Será verdad aquello de que unos nacen con estrella, y otros, estrellados. José María Manzanares es de los primeros, y debe de ser una bendición venir al mundo con la suerte de que la gente te cante todo lo que haces sea bueno o una mamarrachada. Por razones diversas, por ser hijo de quien es, por su buena fachada, por su innata elegancia, o vaya usted a saber por qué, Manzanares ha caído de pie en esta Sevilla tan veleidosa. Tan de pie, que muchos, sin conocerlo de nada, le llaman Josemari, con esa familiaridad tan falsa como cercana.
Pues Josemari es un consentido de esta plaza; pero lo es para vergüenza de esta desconocida y hundida afición que ayer causaba bochorno con su actitud bullanguera y triunfalista ante un torpe torero que fue incapaz de domeñar la dificultosa embestida de su lote. Sin embargo, amigo, haga lo que haga Manzanares, se analiza con buenos ojos que parecen estar asistiendo a una obra de arte.
La plaza se inundó de pañuelos, y, por un momento, se presagió el derrumbamiento total del prestigio ya mermado de esta plaza.
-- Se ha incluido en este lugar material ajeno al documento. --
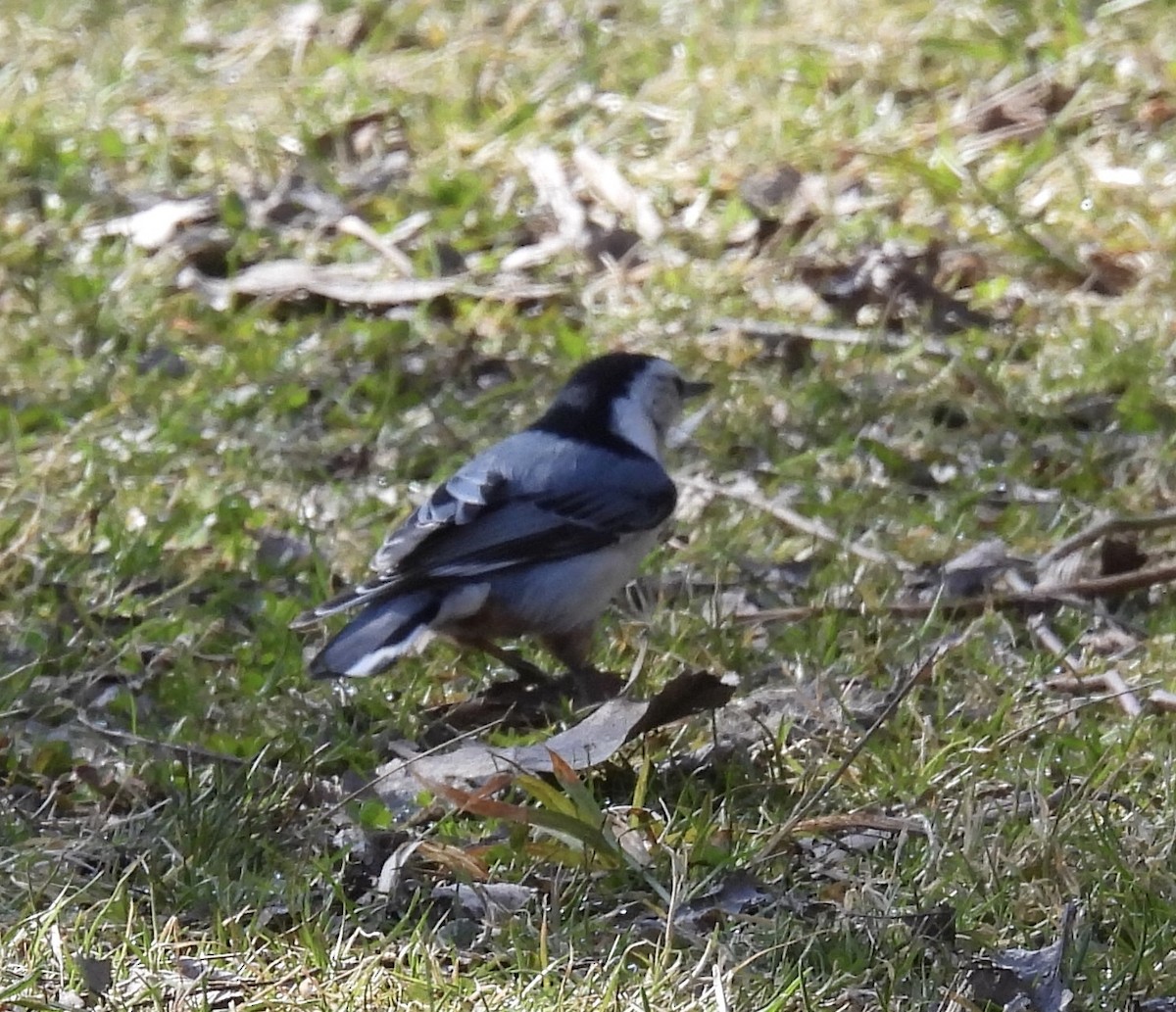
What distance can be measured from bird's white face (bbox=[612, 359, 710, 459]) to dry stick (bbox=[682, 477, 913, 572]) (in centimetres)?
19

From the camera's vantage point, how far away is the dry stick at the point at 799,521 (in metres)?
5.12

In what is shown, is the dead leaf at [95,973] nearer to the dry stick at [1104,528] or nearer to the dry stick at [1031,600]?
the dry stick at [1031,600]

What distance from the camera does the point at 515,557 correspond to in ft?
15.5

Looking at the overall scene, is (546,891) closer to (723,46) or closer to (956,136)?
(956,136)

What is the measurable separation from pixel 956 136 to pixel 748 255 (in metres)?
1.14

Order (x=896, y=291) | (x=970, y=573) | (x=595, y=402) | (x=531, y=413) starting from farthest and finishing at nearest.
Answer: (x=896, y=291)
(x=531, y=413)
(x=595, y=402)
(x=970, y=573)

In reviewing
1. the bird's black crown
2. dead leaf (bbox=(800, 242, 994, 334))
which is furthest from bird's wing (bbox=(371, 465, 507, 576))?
dead leaf (bbox=(800, 242, 994, 334))

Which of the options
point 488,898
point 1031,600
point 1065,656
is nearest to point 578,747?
point 488,898

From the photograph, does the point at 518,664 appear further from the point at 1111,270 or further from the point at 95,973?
the point at 1111,270

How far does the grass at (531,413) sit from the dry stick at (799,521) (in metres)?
0.04

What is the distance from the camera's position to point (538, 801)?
3.68 meters

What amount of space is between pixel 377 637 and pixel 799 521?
1.48 metres

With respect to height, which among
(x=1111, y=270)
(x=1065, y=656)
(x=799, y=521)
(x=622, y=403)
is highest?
(x=622, y=403)

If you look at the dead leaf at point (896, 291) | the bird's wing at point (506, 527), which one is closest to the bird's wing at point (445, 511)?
the bird's wing at point (506, 527)
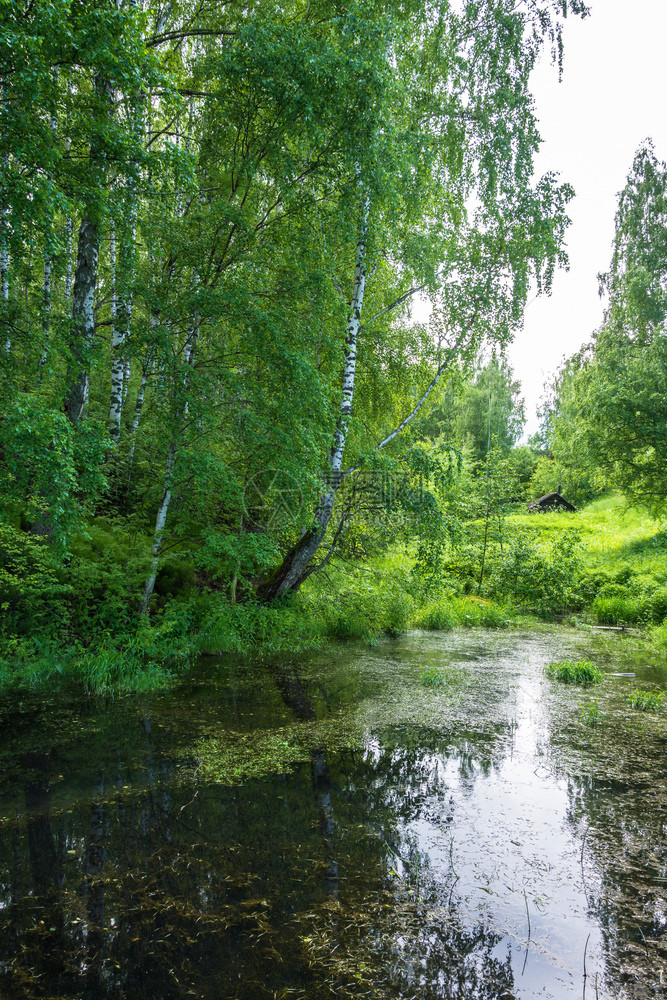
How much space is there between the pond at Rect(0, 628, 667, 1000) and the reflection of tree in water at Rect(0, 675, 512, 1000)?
0.04 feet

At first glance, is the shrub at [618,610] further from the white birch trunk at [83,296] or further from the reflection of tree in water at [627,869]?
the white birch trunk at [83,296]

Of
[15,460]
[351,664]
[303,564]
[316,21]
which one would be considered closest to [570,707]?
[351,664]

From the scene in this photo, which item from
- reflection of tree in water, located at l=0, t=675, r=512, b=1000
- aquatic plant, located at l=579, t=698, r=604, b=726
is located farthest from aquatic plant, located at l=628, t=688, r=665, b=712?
reflection of tree in water, located at l=0, t=675, r=512, b=1000

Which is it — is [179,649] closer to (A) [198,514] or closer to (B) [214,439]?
(A) [198,514]

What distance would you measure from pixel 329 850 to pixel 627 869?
1959 millimetres

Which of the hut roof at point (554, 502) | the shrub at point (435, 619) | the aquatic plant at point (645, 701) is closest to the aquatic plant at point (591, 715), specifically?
the aquatic plant at point (645, 701)

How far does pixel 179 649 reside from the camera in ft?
29.3

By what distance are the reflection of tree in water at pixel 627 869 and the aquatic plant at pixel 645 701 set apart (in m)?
2.13

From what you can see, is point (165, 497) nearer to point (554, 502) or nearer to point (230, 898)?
point (230, 898)

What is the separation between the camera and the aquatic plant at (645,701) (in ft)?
23.6

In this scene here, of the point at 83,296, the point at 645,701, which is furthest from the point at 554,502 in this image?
the point at 83,296

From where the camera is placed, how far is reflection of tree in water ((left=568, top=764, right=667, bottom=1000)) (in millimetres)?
2864

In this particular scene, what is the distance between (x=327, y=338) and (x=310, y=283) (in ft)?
Result: 3.18

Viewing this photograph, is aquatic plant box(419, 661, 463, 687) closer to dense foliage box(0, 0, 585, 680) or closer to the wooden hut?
dense foliage box(0, 0, 585, 680)
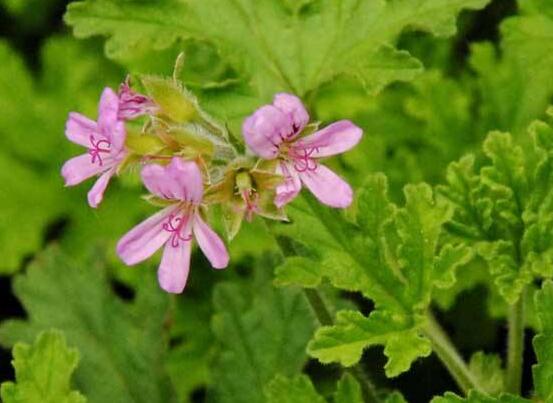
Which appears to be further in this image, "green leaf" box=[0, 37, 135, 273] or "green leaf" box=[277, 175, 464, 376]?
"green leaf" box=[0, 37, 135, 273]

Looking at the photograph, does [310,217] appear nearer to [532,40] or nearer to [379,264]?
[379,264]

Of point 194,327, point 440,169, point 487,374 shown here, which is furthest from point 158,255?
point 487,374

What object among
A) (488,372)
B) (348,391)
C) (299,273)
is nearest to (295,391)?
(348,391)

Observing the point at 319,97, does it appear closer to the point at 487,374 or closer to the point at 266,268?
the point at 266,268

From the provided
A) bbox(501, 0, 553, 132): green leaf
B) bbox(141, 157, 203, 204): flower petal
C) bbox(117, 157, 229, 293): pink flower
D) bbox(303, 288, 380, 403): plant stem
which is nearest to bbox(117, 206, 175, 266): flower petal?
bbox(117, 157, 229, 293): pink flower

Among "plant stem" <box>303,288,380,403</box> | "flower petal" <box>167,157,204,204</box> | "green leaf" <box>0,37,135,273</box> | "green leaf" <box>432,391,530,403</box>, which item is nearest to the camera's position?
"flower petal" <box>167,157,204,204</box>

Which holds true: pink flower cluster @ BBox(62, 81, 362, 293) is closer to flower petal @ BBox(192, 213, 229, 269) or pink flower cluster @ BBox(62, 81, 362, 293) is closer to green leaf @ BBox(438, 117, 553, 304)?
flower petal @ BBox(192, 213, 229, 269)
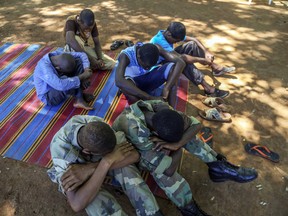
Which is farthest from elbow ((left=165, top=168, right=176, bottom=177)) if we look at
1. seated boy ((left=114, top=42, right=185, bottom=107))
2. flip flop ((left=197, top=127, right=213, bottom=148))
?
seated boy ((left=114, top=42, right=185, bottom=107))

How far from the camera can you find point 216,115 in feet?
12.5

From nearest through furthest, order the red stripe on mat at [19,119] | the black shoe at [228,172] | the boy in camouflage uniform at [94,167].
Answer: the boy in camouflage uniform at [94,167], the black shoe at [228,172], the red stripe on mat at [19,119]

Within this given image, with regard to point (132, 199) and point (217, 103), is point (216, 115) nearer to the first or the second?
point (217, 103)

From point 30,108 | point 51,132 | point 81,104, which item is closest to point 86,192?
point 51,132

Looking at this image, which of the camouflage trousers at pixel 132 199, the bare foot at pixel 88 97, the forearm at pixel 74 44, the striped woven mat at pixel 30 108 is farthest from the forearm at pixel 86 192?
the forearm at pixel 74 44

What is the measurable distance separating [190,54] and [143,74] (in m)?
1.22

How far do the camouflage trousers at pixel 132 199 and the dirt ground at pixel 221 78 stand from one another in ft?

La presidenta sacó un pañuelo y los enloquecidos partidarios pedían y pedían la segunda oreja, que hubiera acabado en un gran despropósito. Afortunadamente, prevaleció el sentido común y la bronca de los decepcionados la debe dar por buena la señora presidenta. Dos —una y una— es un injusto premio solo merecido por un consentido de esta plaza sevillana que hace tiempo perdió el norte y la vergüenza torera.